> [INSTRUCCIONES]
**a)** En el texto sobre la película de Danny Boyle, ¿qué especie considera Castoriadis especialmente ayuna de condiciones para la supervivencia?
**b)** Continúa el texto sobre la película de Danny Boyle a partir de su última oración.

En alguno de sus incisivos textos Cornelius Castoriadis dejó anotado que si hay una especie especialmente ayuna de condiciones para la supervivencia es la humana, ejemplificando su constatación con el hecho de que es la única cuyos individuos pueden cometer una y otra vez el mismo yerro —pisar de manera reiterada en falso en el mismo lugar, digamos—, o bien ingerir muy suelto de cuerpo hongos venenosos, cosa que jamás haría ningún otro bípedo o cuadrúpedo. La ligereza con la cual Aron Ralston arriesga deportivamente su vida podría añadirse a la lista, si bien el desenlace también podría obrar como desmentido. En fin, todos cometemos errores de diversa monta en la vida, pero no siempre, o casi nunca nos tomamos el tiempo para pensar y aprender de ellos.

El jovial e hiperquinético protagonista de esta nueva película del Danny Boyle, director de la premiada y al mismo tiempo justamente denostada por la crítica Slumdog Millonaire (Quiero ser millonario), estaba habituado a las expediciones solitarias.

> [EXTRACTO DE DATOS]
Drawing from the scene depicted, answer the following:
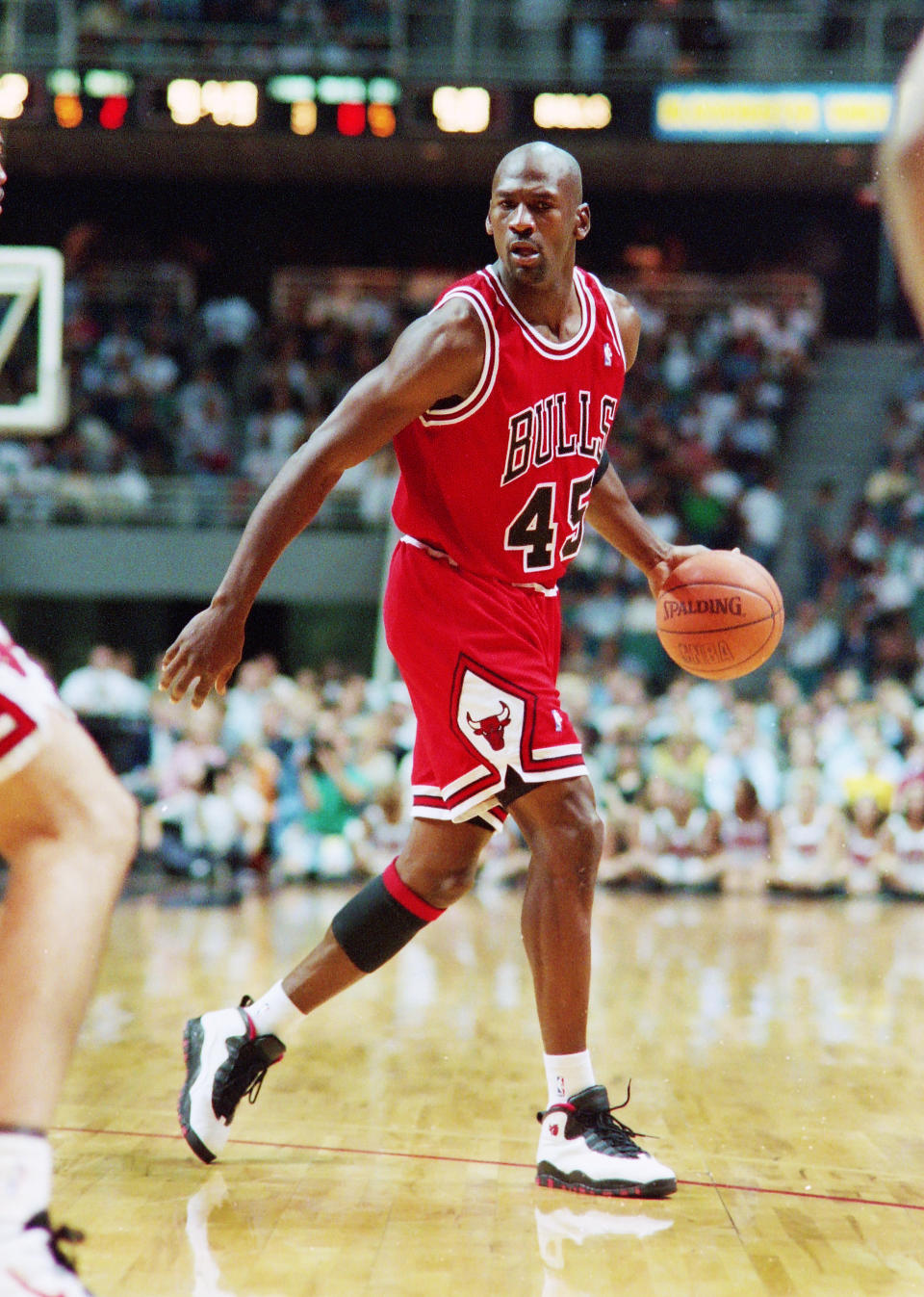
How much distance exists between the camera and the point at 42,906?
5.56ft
* * *
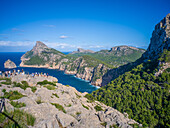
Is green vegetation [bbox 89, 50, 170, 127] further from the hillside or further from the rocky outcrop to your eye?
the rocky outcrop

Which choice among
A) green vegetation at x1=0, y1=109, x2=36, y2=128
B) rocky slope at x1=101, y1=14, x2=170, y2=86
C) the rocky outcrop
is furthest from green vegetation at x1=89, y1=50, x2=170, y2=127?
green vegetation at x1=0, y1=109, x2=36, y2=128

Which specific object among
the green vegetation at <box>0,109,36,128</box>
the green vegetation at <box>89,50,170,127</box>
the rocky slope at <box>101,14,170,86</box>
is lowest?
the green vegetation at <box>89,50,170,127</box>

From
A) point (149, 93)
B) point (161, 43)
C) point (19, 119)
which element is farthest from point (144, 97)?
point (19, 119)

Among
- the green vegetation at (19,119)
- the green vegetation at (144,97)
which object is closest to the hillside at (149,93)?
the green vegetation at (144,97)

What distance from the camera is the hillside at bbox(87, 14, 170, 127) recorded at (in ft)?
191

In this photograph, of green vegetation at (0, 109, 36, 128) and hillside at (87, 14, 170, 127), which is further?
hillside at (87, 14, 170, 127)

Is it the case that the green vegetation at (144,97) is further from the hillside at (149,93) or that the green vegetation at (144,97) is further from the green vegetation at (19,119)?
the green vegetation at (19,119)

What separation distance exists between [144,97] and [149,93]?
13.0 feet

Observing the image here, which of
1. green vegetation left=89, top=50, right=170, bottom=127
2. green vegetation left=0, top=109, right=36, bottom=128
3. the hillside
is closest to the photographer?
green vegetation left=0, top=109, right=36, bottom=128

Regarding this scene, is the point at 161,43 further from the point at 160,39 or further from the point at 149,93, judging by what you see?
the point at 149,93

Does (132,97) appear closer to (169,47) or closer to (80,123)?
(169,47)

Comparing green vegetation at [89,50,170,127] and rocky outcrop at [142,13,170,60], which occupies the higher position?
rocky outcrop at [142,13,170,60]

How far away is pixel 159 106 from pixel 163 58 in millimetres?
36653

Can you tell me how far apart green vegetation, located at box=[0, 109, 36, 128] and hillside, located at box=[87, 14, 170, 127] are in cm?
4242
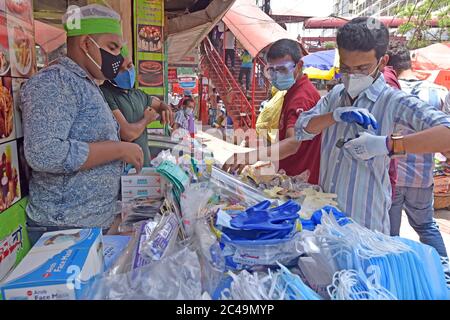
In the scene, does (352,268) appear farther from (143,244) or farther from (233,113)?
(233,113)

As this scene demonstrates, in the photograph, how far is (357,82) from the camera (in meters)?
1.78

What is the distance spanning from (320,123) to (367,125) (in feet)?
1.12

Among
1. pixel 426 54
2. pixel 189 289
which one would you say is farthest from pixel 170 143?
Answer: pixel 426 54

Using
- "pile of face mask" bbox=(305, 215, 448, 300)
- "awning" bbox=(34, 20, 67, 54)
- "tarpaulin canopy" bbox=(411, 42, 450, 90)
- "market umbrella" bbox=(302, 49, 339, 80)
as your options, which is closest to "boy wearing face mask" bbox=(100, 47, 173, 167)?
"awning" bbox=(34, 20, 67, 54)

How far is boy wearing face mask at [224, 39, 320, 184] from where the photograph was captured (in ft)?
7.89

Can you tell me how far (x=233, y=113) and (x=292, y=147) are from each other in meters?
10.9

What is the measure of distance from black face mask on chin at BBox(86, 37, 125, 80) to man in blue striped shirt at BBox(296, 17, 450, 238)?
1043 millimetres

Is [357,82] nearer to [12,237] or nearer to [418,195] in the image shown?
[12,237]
==
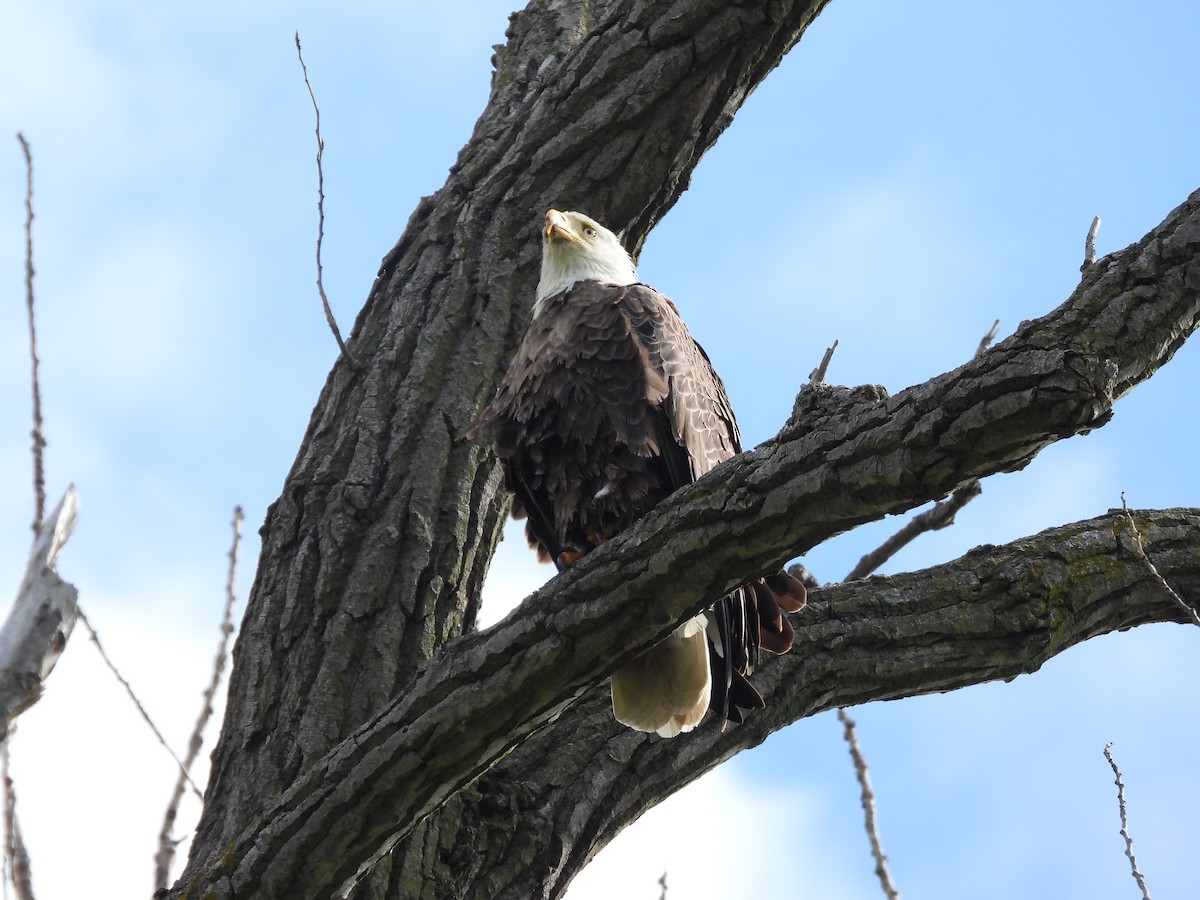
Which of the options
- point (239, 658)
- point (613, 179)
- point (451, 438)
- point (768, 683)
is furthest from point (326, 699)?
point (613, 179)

> [SOLUCIONES]
**a)** La especie humana.

**b)**
Así fue como un buen día de abril del 2003, sin dejar dicho hacia dónde se dirigía, se internó en el desierto de Utah para intentar una escalada en el cañón Blue John, con tan mala fortuna que luego de perder pie y provocar la caída de las piedras, su brazo derecho quedó atrapado por una enorme roca imposible de mover. Tenía a mano sólo un pequeño kit de herramientas, incluyendo su navaja suiza de bolsillo, una modesta cantidad de agua y unas barritas de cereal a guisa de alimento.

Para Ralston, el reto consistía en hallar la forma de zafar, antes que el desánimo y la debilidad física acabaran dejándolo entregado al destino, mientras para Boyle el desafío era armar, sin matar de tedio al espectador, un largometraje con esa historia de un solo personaje en un solo ambiente, materia que a lo sumo alcanzaba para un cortometraje. El escalador amateur encontró la manera, el director a medias, o mejor dicho entendió encontrarla descerrajando sobre el público un paroxismo visual armado con todos los artificios técnicos a mano, solución discutible si la idea era sumergir al espectador en el forcejeo solitario entre el hombre y la naturaleza y así hacerlo cómplice de esa pugna por sobrevivir en las peores condiciones adversas. Boyle se acobarda, duda de la densidad de ese episodio de obstinación para sostener el interés, pecando eventualmente de irrespeto hacia el protagonista.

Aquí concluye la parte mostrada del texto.